I don’t care about down-the-line party politics much anymore. I have voted Democrat because I’m mostly a social liberal. Sortuv. But there was a time when the Republican party had liberals in its midst. There was a time when the Democratic Party had segregationists in its midst. Abraham Lincoln, a Republican, signed the Emancipation Proclamation. Jefferson Davis, a Democrat, was President of the Confederate States of America. The segregationist Dixiecrats moved from the Democratic party to the Republican party. Richard Nixon launched the Southern Strategy. I don’t care.
No Democrat can truly claim that Hillary Clinton is an across-the-board liberal. And no Republican can plausibly label Donald Trump as a died-in-the-wool conservative. I voted for Hillary despite her reprehensible neoconservative foreign policy views. And I know there are many who voted for Donald Trump but find his social rhetoric and thin-skinned demeanor to be less than.
Shortly after the election, I met a friend out for drinks. He had voted for the Trumpening and talked about the President-Elect’s First 100 days plan. First on that plan will be an attempt to impose term limits on the Senate and House of Representatives, a partisan-neutral goal which I think almost anyone could support. In his second breath, he admitted to me that he didn’t really like Trump. But for a right-leaning/conservative libertarian who favors less government regulation in economic matters, voting for Hillary Clinton was pretty well out of the question.
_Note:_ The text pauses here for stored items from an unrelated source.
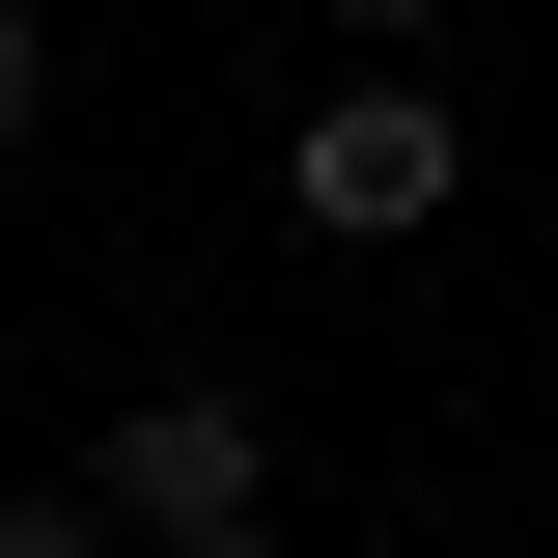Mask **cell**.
I'll return each mask as SVG.
<instances>
[{
    "label": "cell",
    "instance_id": "7",
    "mask_svg": "<svg viewBox=\"0 0 558 558\" xmlns=\"http://www.w3.org/2000/svg\"><path fill=\"white\" fill-rule=\"evenodd\" d=\"M531 558H558V531H531Z\"/></svg>",
    "mask_w": 558,
    "mask_h": 558
},
{
    "label": "cell",
    "instance_id": "1",
    "mask_svg": "<svg viewBox=\"0 0 558 558\" xmlns=\"http://www.w3.org/2000/svg\"><path fill=\"white\" fill-rule=\"evenodd\" d=\"M447 196H475V112H447L418 57H363V84L279 112V223H307V252H418Z\"/></svg>",
    "mask_w": 558,
    "mask_h": 558
},
{
    "label": "cell",
    "instance_id": "4",
    "mask_svg": "<svg viewBox=\"0 0 558 558\" xmlns=\"http://www.w3.org/2000/svg\"><path fill=\"white\" fill-rule=\"evenodd\" d=\"M0 558H112V502L84 475H0Z\"/></svg>",
    "mask_w": 558,
    "mask_h": 558
},
{
    "label": "cell",
    "instance_id": "5",
    "mask_svg": "<svg viewBox=\"0 0 558 558\" xmlns=\"http://www.w3.org/2000/svg\"><path fill=\"white\" fill-rule=\"evenodd\" d=\"M336 28H363V57H418V28H447V0H336Z\"/></svg>",
    "mask_w": 558,
    "mask_h": 558
},
{
    "label": "cell",
    "instance_id": "2",
    "mask_svg": "<svg viewBox=\"0 0 558 558\" xmlns=\"http://www.w3.org/2000/svg\"><path fill=\"white\" fill-rule=\"evenodd\" d=\"M84 502H112V558H168V531H279V418H252V391H140L112 447H84Z\"/></svg>",
    "mask_w": 558,
    "mask_h": 558
},
{
    "label": "cell",
    "instance_id": "6",
    "mask_svg": "<svg viewBox=\"0 0 558 558\" xmlns=\"http://www.w3.org/2000/svg\"><path fill=\"white\" fill-rule=\"evenodd\" d=\"M168 558H307V531H168Z\"/></svg>",
    "mask_w": 558,
    "mask_h": 558
},
{
    "label": "cell",
    "instance_id": "3",
    "mask_svg": "<svg viewBox=\"0 0 558 558\" xmlns=\"http://www.w3.org/2000/svg\"><path fill=\"white\" fill-rule=\"evenodd\" d=\"M57 140V0H0V168Z\"/></svg>",
    "mask_w": 558,
    "mask_h": 558
}]
</instances>
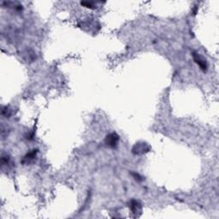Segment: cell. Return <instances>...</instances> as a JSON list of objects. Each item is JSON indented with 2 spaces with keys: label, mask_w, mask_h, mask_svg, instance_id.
Segmentation results:
<instances>
[{
  "label": "cell",
  "mask_w": 219,
  "mask_h": 219,
  "mask_svg": "<svg viewBox=\"0 0 219 219\" xmlns=\"http://www.w3.org/2000/svg\"><path fill=\"white\" fill-rule=\"evenodd\" d=\"M193 59L195 61V63H196V64L201 68V69H203V70H206V69H207L206 62L201 57L199 56V54H198L196 52H193Z\"/></svg>",
  "instance_id": "obj_2"
},
{
  "label": "cell",
  "mask_w": 219,
  "mask_h": 219,
  "mask_svg": "<svg viewBox=\"0 0 219 219\" xmlns=\"http://www.w3.org/2000/svg\"><path fill=\"white\" fill-rule=\"evenodd\" d=\"M119 141V136L116 134V133H112L108 134L107 137L105 139V143L108 146L111 147V148H115L117 146Z\"/></svg>",
  "instance_id": "obj_1"
},
{
  "label": "cell",
  "mask_w": 219,
  "mask_h": 219,
  "mask_svg": "<svg viewBox=\"0 0 219 219\" xmlns=\"http://www.w3.org/2000/svg\"><path fill=\"white\" fill-rule=\"evenodd\" d=\"M132 175H133V176H134V178H135L136 180H138V181H142V180H143V179H141V178H142V177H141V176H139L138 174H136V173H133Z\"/></svg>",
  "instance_id": "obj_7"
},
{
  "label": "cell",
  "mask_w": 219,
  "mask_h": 219,
  "mask_svg": "<svg viewBox=\"0 0 219 219\" xmlns=\"http://www.w3.org/2000/svg\"><path fill=\"white\" fill-rule=\"evenodd\" d=\"M148 150H149V148L148 147L145 148V145L144 144H142V145L138 144L133 148V153H136V154H142V153L145 152V151H148Z\"/></svg>",
  "instance_id": "obj_5"
},
{
  "label": "cell",
  "mask_w": 219,
  "mask_h": 219,
  "mask_svg": "<svg viewBox=\"0 0 219 219\" xmlns=\"http://www.w3.org/2000/svg\"><path fill=\"white\" fill-rule=\"evenodd\" d=\"M82 5H83V6H85V7H86V8H89V9H94L95 6L94 4L93 3H89V2H82Z\"/></svg>",
  "instance_id": "obj_6"
},
{
  "label": "cell",
  "mask_w": 219,
  "mask_h": 219,
  "mask_svg": "<svg viewBox=\"0 0 219 219\" xmlns=\"http://www.w3.org/2000/svg\"><path fill=\"white\" fill-rule=\"evenodd\" d=\"M129 205H130L129 207H130L131 210L133 211V213H137V212H140L141 210V204L138 201H136V200H132V201L130 202Z\"/></svg>",
  "instance_id": "obj_4"
},
{
  "label": "cell",
  "mask_w": 219,
  "mask_h": 219,
  "mask_svg": "<svg viewBox=\"0 0 219 219\" xmlns=\"http://www.w3.org/2000/svg\"><path fill=\"white\" fill-rule=\"evenodd\" d=\"M36 154H37V150H33L30 152H28L27 154L24 157V159L22 160V163H29L32 161H34L35 159L36 158Z\"/></svg>",
  "instance_id": "obj_3"
}]
</instances>
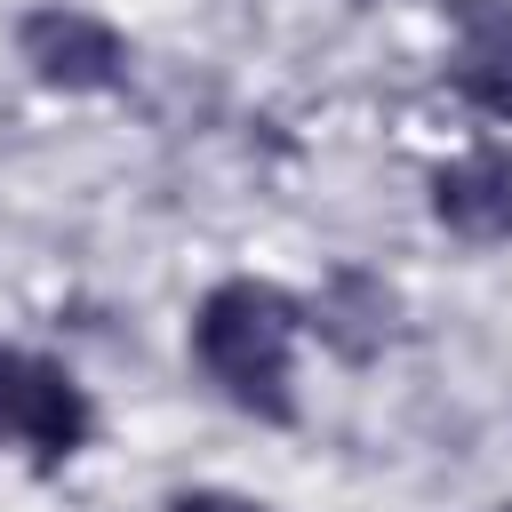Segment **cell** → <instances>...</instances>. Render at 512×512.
<instances>
[{
	"instance_id": "obj_1",
	"label": "cell",
	"mask_w": 512,
	"mask_h": 512,
	"mask_svg": "<svg viewBox=\"0 0 512 512\" xmlns=\"http://www.w3.org/2000/svg\"><path fill=\"white\" fill-rule=\"evenodd\" d=\"M296 336L304 296L272 280H216L192 312V360L256 424H296Z\"/></svg>"
},
{
	"instance_id": "obj_4",
	"label": "cell",
	"mask_w": 512,
	"mask_h": 512,
	"mask_svg": "<svg viewBox=\"0 0 512 512\" xmlns=\"http://www.w3.org/2000/svg\"><path fill=\"white\" fill-rule=\"evenodd\" d=\"M448 24V88L480 120H512V0H448Z\"/></svg>"
},
{
	"instance_id": "obj_6",
	"label": "cell",
	"mask_w": 512,
	"mask_h": 512,
	"mask_svg": "<svg viewBox=\"0 0 512 512\" xmlns=\"http://www.w3.org/2000/svg\"><path fill=\"white\" fill-rule=\"evenodd\" d=\"M304 328L336 352V360H376L392 344V288L360 264H336L320 280V296L304 304Z\"/></svg>"
},
{
	"instance_id": "obj_2",
	"label": "cell",
	"mask_w": 512,
	"mask_h": 512,
	"mask_svg": "<svg viewBox=\"0 0 512 512\" xmlns=\"http://www.w3.org/2000/svg\"><path fill=\"white\" fill-rule=\"evenodd\" d=\"M88 440H96V408L80 376L48 352L0 344V448H24L32 472H64Z\"/></svg>"
},
{
	"instance_id": "obj_5",
	"label": "cell",
	"mask_w": 512,
	"mask_h": 512,
	"mask_svg": "<svg viewBox=\"0 0 512 512\" xmlns=\"http://www.w3.org/2000/svg\"><path fill=\"white\" fill-rule=\"evenodd\" d=\"M432 216L472 248H504L512 240V152L480 144V152L448 160L432 176Z\"/></svg>"
},
{
	"instance_id": "obj_7",
	"label": "cell",
	"mask_w": 512,
	"mask_h": 512,
	"mask_svg": "<svg viewBox=\"0 0 512 512\" xmlns=\"http://www.w3.org/2000/svg\"><path fill=\"white\" fill-rule=\"evenodd\" d=\"M168 512H264V504L232 496V488H184V496H168Z\"/></svg>"
},
{
	"instance_id": "obj_3",
	"label": "cell",
	"mask_w": 512,
	"mask_h": 512,
	"mask_svg": "<svg viewBox=\"0 0 512 512\" xmlns=\"http://www.w3.org/2000/svg\"><path fill=\"white\" fill-rule=\"evenodd\" d=\"M16 56L56 96H104V88L128 80V40L88 8H32L16 24Z\"/></svg>"
}]
</instances>
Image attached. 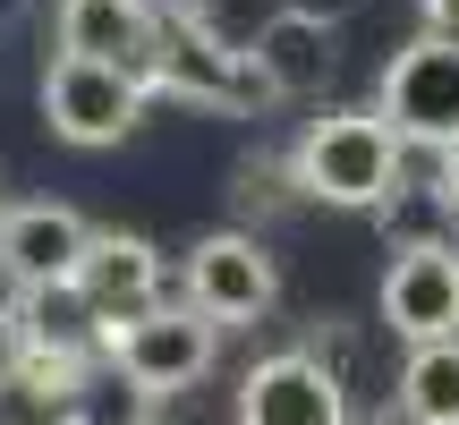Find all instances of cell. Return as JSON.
Here are the masks:
<instances>
[{
  "label": "cell",
  "instance_id": "6da1fadb",
  "mask_svg": "<svg viewBox=\"0 0 459 425\" xmlns=\"http://www.w3.org/2000/svg\"><path fill=\"white\" fill-rule=\"evenodd\" d=\"M400 136L383 111H324L298 128L290 145V170H298V196L307 204H341V212H383L400 196V179H409V162H400Z\"/></svg>",
  "mask_w": 459,
  "mask_h": 425
},
{
  "label": "cell",
  "instance_id": "7a4b0ae2",
  "mask_svg": "<svg viewBox=\"0 0 459 425\" xmlns=\"http://www.w3.org/2000/svg\"><path fill=\"white\" fill-rule=\"evenodd\" d=\"M145 94L187 102V111H255L264 77L247 60V43H230L213 26L204 0H162V26H153V60H145Z\"/></svg>",
  "mask_w": 459,
  "mask_h": 425
},
{
  "label": "cell",
  "instance_id": "3957f363",
  "mask_svg": "<svg viewBox=\"0 0 459 425\" xmlns=\"http://www.w3.org/2000/svg\"><path fill=\"white\" fill-rule=\"evenodd\" d=\"M94 349L119 366V383H136L145 400H170V392H187V383L213 375L221 332L204 324L187 298H162V307L128 315V324H94Z\"/></svg>",
  "mask_w": 459,
  "mask_h": 425
},
{
  "label": "cell",
  "instance_id": "277c9868",
  "mask_svg": "<svg viewBox=\"0 0 459 425\" xmlns=\"http://www.w3.org/2000/svg\"><path fill=\"white\" fill-rule=\"evenodd\" d=\"M375 111L392 119L400 145H434V153H443L451 136H459V34H434L426 26L409 51H392Z\"/></svg>",
  "mask_w": 459,
  "mask_h": 425
},
{
  "label": "cell",
  "instance_id": "5b68a950",
  "mask_svg": "<svg viewBox=\"0 0 459 425\" xmlns=\"http://www.w3.org/2000/svg\"><path fill=\"white\" fill-rule=\"evenodd\" d=\"M145 77L136 68H111V60H51L43 68V128L60 145H119L145 111Z\"/></svg>",
  "mask_w": 459,
  "mask_h": 425
},
{
  "label": "cell",
  "instance_id": "8992f818",
  "mask_svg": "<svg viewBox=\"0 0 459 425\" xmlns=\"http://www.w3.org/2000/svg\"><path fill=\"white\" fill-rule=\"evenodd\" d=\"M179 290H187V307H196L213 332H230V324H264V315H273L281 273H273V256H264L255 230H213V239L187 247Z\"/></svg>",
  "mask_w": 459,
  "mask_h": 425
},
{
  "label": "cell",
  "instance_id": "52a82bcc",
  "mask_svg": "<svg viewBox=\"0 0 459 425\" xmlns=\"http://www.w3.org/2000/svg\"><path fill=\"white\" fill-rule=\"evenodd\" d=\"M85 247H94V221H85L77 204L34 196V204H9V212H0V273H9V290H26V298L77 290Z\"/></svg>",
  "mask_w": 459,
  "mask_h": 425
},
{
  "label": "cell",
  "instance_id": "ba28073f",
  "mask_svg": "<svg viewBox=\"0 0 459 425\" xmlns=\"http://www.w3.org/2000/svg\"><path fill=\"white\" fill-rule=\"evenodd\" d=\"M383 324L400 332L409 349L426 341H459V247H400L392 273H383Z\"/></svg>",
  "mask_w": 459,
  "mask_h": 425
},
{
  "label": "cell",
  "instance_id": "9c48e42d",
  "mask_svg": "<svg viewBox=\"0 0 459 425\" xmlns=\"http://www.w3.org/2000/svg\"><path fill=\"white\" fill-rule=\"evenodd\" d=\"M162 281H170V264H162L153 239H136V230H94V247H85V264H77V307L94 315V324H128V315L162 307Z\"/></svg>",
  "mask_w": 459,
  "mask_h": 425
},
{
  "label": "cell",
  "instance_id": "30bf717a",
  "mask_svg": "<svg viewBox=\"0 0 459 425\" xmlns=\"http://www.w3.org/2000/svg\"><path fill=\"white\" fill-rule=\"evenodd\" d=\"M238 425H349V392L307 349H273L238 383Z\"/></svg>",
  "mask_w": 459,
  "mask_h": 425
},
{
  "label": "cell",
  "instance_id": "8fae6325",
  "mask_svg": "<svg viewBox=\"0 0 459 425\" xmlns=\"http://www.w3.org/2000/svg\"><path fill=\"white\" fill-rule=\"evenodd\" d=\"M247 60H255V77H264L273 102H307V94L332 85L341 51H332V26H315V17H298V9H273L255 26V43H247Z\"/></svg>",
  "mask_w": 459,
  "mask_h": 425
},
{
  "label": "cell",
  "instance_id": "7c38bea8",
  "mask_svg": "<svg viewBox=\"0 0 459 425\" xmlns=\"http://www.w3.org/2000/svg\"><path fill=\"white\" fill-rule=\"evenodd\" d=\"M153 26H162V0H60V51L68 60H111V68L145 77Z\"/></svg>",
  "mask_w": 459,
  "mask_h": 425
},
{
  "label": "cell",
  "instance_id": "4fadbf2b",
  "mask_svg": "<svg viewBox=\"0 0 459 425\" xmlns=\"http://www.w3.org/2000/svg\"><path fill=\"white\" fill-rule=\"evenodd\" d=\"M85 375H94V358H85V341H68V332H26L9 358V383L26 400H43V409H77L85 400Z\"/></svg>",
  "mask_w": 459,
  "mask_h": 425
},
{
  "label": "cell",
  "instance_id": "5bb4252c",
  "mask_svg": "<svg viewBox=\"0 0 459 425\" xmlns=\"http://www.w3.org/2000/svg\"><path fill=\"white\" fill-rule=\"evenodd\" d=\"M400 417L409 425H459V341H426L400 366Z\"/></svg>",
  "mask_w": 459,
  "mask_h": 425
},
{
  "label": "cell",
  "instance_id": "9a60e30c",
  "mask_svg": "<svg viewBox=\"0 0 459 425\" xmlns=\"http://www.w3.org/2000/svg\"><path fill=\"white\" fill-rule=\"evenodd\" d=\"M238 204L247 212H290V204H307V196H298L290 153H255V162H238Z\"/></svg>",
  "mask_w": 459,
  "mask_h": 425
},
{
  "label": "cell",
  "instance_id": "2e32d148",
  "mask_svg": "<svg viewBox=\"0 0 459 425\" xmlns=\"http://www.w3.org/2000/svg\"><path fill=\"white\" fill-rule=\"evenodd\" d=\"M298 349H307V358H315V366H324V375L349 392V366H358V332H349V315H315Z\"/></svg>",
  "mask_w": 459,
  "mask_h": 425
},
{
  "label": "cell",
  "instance_id": "e0dca14e",
  "mask_svg": "<svg viewBox=\"0 0 459 425\" xmlns=\"http://www.w3.org/2000/svg\"><path fill=\"white\" fill-rule=\"evenodd\" d=\"M434 196H443V204L459 212V136H451L443 153H434Z\"/></svg>",
  "mask_w": 459,
  "mask_h": 425
},
{
  "label": "cell",
  "instance_id": "ac0fdd59",
  "mask_svg": "<svg viewBox=\"0 0 459 425\" xmlns=\"http://www.w3.org/2000/svg\"><path fill=\"white\" fill-rule=\"evenodd\" d=\"M281 9H298V17H315V26H341L358 0H281Z\"/></svg>",
  "mask_w": 459,
  "mask_h": 425
},
{
  "label": "cell",
  "instance_id": "d6986e66",
  "mask_svg": "<svg viewBox=\"0 0 459 425\" xmlns=\"http://www.w3.org/2000/svg\"><path fill=\"white\" fill-rule=\"evenodd\" d=\"M17 341H26V315L0 298V375H9V358H17Z\"/></svg>",
  "mask_w": 459,
  "mask_h": 425
},
{
  "label": "cell",
  "instance_id": "ffe728a7",
  "mask_svg": "<svg viewBox=\"0 0 459 425\" xmlns=\"http://www.w3.org/2000/svg\"><path fill=\"white\" fill-rule=\"evenodd\" d=\"M51 425H94V417H77V409H68V417H51Z\"/></svg>",
  "mask_w": 459,
  "mask_h": 425
},
{
  "label": "cell",
  "instance_id": "44dd1931",
  "mask_svg": "<svg viewBox=\"0 0 459 425\" xmlns=\"http://www.w3.org/2000/svg\"><path fill=\"white\" fill-rule=\"evenodd\" d=\"M0 212H9V196H0Z\"/></svg>",
  "mask_w": 459,
  "mask_h": 425
}]
</instances>
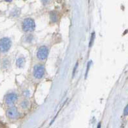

No one, including your humble narrator, is perfectly internally consistent. We vote as we do in the hope that the issues we find most pressing will be addressed and those on which we disagree will be minimized. Even if the USA had more than two major political parties, there would likely be no party which accurately represents an individual’s preferences. A non-interventionist foreign policy or gun rights. Anti-choice on abortion or a stronger welfare state. Etc. Check out the (admittedly simplistic) chart of political philosophies. Do you stand squarely in the middle with libertarians? There is a tension here which neither party can ever resolve. And the purely libertarian perspective is one which has tensions of its own. So let’s cut the bull once and for all that one or the other party (or even the Libertarians or other minor satellite parties) are pure and good and consistent.